提示文:

図 1 連携処理を考慮したネットワークプロセッサモデル
2-1 連携処理
本モデルの各部を説明する前に,本モデルで新たに対象とする連携処理について説明する.連携処理は
IXP2400 を参考にしている.IXP2400 ではパケット処理を処理単位ごとにモジュール化し,複数のマイクロエ
ンジンを用いてパイプライン化させることで処理能力を向上させている.また容易に並列処理のカスタマイ
ズを行うことが可能である.
合成対象となるネットワークプロセッサに連携処理を行わせるには,対象となるアプリケーションを複数
の部分処理に分割し,それぞれの部分処理ごとに複数の MPP を用意する.パケットに対して,部分処理を割
り当てられた複数の MPP で分割した処理を順に行っていく.このように,各パケットを MPP クラスタでパイ
プライン処理することで対象となるアプリケーションを実現する.
連携処理を行う場合,負荷を分散させた上でパイプライン処理することで処理能力を向上することができ,
部分処理ごとのカスタマイズもしやすくなる.また,部分処理ごとに,負荷に適した MPP 構成にすることで
過不足のないネットワークプロセッサを設計することができる.しかし,連携処理を行うには前後の部分処
理を行う MPP 間でデータを受け渡すため,遅延が発生してしまう.そのため,受け渡すデータ量を小さくす
るために,前後の部分処理でできるだけ関連性のない箇所で分割する必要がある.連携処理を考慮した本合
成システムの特徴は,部分処理ごとの MPP 数・スレッド数まで細かく選択することで,要求される性能に適
したネットワークプロセッサの構成を探索できる点にある.

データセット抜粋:
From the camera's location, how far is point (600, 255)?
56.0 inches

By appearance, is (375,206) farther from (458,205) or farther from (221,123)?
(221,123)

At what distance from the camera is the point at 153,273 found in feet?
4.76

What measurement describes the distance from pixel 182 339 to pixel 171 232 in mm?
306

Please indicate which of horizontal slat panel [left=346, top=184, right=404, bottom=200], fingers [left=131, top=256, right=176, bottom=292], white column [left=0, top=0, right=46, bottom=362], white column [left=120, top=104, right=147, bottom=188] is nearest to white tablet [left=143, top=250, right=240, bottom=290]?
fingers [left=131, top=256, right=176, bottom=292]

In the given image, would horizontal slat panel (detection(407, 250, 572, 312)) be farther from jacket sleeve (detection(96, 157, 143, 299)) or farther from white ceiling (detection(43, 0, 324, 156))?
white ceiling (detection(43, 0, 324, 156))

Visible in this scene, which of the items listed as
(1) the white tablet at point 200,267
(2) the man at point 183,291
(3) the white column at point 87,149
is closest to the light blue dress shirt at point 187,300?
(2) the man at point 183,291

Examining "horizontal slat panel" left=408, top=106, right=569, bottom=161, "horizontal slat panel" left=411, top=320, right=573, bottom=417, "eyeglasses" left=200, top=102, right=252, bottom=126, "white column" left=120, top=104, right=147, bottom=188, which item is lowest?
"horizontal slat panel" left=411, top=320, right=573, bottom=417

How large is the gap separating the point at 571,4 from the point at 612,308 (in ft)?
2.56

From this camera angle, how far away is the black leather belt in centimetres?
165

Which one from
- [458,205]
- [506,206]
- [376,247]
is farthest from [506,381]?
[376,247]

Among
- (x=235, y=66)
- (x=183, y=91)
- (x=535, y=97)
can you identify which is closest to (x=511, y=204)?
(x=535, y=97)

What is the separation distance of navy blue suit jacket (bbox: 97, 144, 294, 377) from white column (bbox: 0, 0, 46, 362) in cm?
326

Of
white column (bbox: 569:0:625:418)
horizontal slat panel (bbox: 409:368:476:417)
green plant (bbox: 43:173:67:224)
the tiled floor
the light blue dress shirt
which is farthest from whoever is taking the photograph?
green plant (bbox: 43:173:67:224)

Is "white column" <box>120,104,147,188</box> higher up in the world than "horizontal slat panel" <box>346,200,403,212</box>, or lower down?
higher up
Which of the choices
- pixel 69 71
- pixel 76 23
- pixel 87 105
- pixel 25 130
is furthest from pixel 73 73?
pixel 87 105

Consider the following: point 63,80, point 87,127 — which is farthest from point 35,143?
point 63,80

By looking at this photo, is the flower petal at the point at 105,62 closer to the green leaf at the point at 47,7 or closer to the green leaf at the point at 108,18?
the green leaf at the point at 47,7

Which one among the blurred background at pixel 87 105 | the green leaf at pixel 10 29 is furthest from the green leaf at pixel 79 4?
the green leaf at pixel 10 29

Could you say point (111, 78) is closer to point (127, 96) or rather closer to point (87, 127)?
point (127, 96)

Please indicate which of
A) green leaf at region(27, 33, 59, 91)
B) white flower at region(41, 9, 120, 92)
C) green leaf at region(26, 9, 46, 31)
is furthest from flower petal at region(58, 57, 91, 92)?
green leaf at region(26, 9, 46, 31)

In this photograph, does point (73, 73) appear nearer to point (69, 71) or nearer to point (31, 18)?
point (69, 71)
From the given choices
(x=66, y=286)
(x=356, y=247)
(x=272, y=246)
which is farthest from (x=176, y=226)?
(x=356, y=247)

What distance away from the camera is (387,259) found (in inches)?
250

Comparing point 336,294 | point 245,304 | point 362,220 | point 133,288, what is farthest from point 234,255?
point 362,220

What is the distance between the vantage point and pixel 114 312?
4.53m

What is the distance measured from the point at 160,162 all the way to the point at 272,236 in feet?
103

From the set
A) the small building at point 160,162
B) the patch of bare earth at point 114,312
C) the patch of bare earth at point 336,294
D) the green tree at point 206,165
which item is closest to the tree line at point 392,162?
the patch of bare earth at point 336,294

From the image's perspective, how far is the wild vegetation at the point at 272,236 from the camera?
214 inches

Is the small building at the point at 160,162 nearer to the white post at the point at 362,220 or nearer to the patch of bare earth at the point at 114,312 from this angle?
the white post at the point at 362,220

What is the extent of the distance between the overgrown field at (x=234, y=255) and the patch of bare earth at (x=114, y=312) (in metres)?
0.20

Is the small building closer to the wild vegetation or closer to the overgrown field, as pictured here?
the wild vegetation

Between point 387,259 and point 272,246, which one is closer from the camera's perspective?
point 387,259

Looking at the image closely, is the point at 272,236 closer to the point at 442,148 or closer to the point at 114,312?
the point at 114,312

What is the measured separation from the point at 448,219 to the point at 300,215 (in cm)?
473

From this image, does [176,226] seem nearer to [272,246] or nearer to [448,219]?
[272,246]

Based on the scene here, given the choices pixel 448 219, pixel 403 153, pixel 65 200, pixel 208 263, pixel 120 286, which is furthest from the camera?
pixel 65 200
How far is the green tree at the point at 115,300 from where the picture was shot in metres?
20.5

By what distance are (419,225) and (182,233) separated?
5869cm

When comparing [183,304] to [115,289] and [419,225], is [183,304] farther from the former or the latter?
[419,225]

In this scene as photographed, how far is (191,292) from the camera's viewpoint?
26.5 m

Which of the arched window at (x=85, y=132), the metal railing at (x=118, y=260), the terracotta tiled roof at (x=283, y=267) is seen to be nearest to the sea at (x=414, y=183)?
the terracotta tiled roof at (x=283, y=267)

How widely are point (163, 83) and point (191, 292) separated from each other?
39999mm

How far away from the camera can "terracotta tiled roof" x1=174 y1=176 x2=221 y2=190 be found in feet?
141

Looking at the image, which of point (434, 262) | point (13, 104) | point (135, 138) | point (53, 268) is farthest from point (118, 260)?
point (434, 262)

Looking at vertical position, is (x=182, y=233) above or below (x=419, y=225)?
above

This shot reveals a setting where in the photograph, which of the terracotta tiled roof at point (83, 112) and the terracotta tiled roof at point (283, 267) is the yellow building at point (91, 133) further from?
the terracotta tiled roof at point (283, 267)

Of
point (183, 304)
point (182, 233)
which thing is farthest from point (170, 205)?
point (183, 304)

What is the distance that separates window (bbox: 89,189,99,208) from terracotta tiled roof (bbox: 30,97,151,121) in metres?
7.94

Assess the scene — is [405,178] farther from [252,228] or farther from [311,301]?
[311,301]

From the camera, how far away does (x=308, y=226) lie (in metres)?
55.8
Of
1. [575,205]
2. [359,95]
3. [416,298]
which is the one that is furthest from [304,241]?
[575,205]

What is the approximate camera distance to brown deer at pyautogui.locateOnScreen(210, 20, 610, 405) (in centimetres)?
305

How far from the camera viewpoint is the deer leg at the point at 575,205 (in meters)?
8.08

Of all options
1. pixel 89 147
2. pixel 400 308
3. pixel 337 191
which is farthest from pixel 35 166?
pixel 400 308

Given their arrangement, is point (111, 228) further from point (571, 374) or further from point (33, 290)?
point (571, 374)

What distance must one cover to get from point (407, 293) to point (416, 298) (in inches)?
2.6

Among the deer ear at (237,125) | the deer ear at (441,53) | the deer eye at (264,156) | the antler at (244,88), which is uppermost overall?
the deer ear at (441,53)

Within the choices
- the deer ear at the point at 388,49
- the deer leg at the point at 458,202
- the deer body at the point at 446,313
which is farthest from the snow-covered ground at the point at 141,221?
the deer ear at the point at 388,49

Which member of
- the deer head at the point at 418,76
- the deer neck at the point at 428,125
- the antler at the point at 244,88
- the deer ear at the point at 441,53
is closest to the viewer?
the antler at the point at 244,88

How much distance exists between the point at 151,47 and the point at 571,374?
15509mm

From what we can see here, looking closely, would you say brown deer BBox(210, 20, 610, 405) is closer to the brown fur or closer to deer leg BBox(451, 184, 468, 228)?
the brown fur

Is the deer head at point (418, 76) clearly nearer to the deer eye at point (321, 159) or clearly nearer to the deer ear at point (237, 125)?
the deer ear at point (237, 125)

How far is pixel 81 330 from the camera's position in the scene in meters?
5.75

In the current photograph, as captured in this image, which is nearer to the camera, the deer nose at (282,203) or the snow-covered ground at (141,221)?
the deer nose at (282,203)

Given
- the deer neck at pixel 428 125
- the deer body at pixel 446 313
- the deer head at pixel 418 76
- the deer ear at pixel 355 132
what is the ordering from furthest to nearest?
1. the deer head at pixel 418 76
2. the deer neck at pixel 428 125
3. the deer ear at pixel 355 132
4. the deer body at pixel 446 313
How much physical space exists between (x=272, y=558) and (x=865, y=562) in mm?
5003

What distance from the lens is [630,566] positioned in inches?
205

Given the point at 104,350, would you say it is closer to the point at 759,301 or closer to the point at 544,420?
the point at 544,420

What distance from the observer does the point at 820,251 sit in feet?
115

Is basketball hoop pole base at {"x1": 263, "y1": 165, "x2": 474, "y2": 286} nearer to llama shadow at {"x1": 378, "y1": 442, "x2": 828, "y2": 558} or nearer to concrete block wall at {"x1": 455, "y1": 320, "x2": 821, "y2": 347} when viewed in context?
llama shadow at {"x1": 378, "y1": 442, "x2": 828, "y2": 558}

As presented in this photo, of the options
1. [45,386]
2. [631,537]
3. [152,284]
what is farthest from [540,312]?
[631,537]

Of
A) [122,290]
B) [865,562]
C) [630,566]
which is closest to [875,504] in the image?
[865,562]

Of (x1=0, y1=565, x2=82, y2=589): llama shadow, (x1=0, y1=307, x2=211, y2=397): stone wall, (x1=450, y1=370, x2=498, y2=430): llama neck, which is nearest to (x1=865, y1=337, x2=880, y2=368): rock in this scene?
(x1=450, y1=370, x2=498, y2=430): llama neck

作業指示:
1. 連携処理についての文章と、次の (a)〜(c) が合っているかを、それぞれ「はい」か「いいえ」で答えてください。決め手となる文章中の言葉もそのまま引用してください。
(a) 連携処理は IXP2400 を参考にしている。
(b) 前後の部分処理を行う MPP 間でデータを受け渡しても、遅れは生じない。
(c) 本合成システムでは、部分処理ごとに MPP 数やスレッド数まで細かく選ぶことができる。
2. 連携処理についての文章を、最後の文のあとから書き継いでください。

回答:
1.
(a) はい。「IXP2400 を参考にしている」
(b) いいえ。「遅延が発生してしまう」
(c) はい。「部分処理ごとの MPP 数・スレッド数まで細かく選択することで」

2.
2-2 MPP
MPP クラスタは 1 つ以上の MPP の集合を指し,1 本のバッファメモリバスに 1 つの MPP クラスタが接続され
る.各 MPP は基本的に独立して動作するが,連携処理時には MPP クラスタ内で連携するため,前の部分処理
からのデータ待ちが必要である.
MPP は一般的な 32bit RISC プロセッサで,5 ステージパイプライン動作する.パイプラインステージは,
IF(命令フェッチ),ID(命令デコード),EX(命令実行),MEM(メモリアクセス),WB(書き込み)の 5 ステージで
ある.
命令セットは,RISC プロセッサとしての基本的な命令と,ネットワークプロセッサに特徴的な命令から構
成される(表 1).基本的な命令セットについては,MIPS-1 の命令セットを元に乗除算に関する命令を除いた
ものを用いる.ネットワークプロセッサに特徴的な命令については,スレッドに関する命令とバスロックに
関する命令を用いる.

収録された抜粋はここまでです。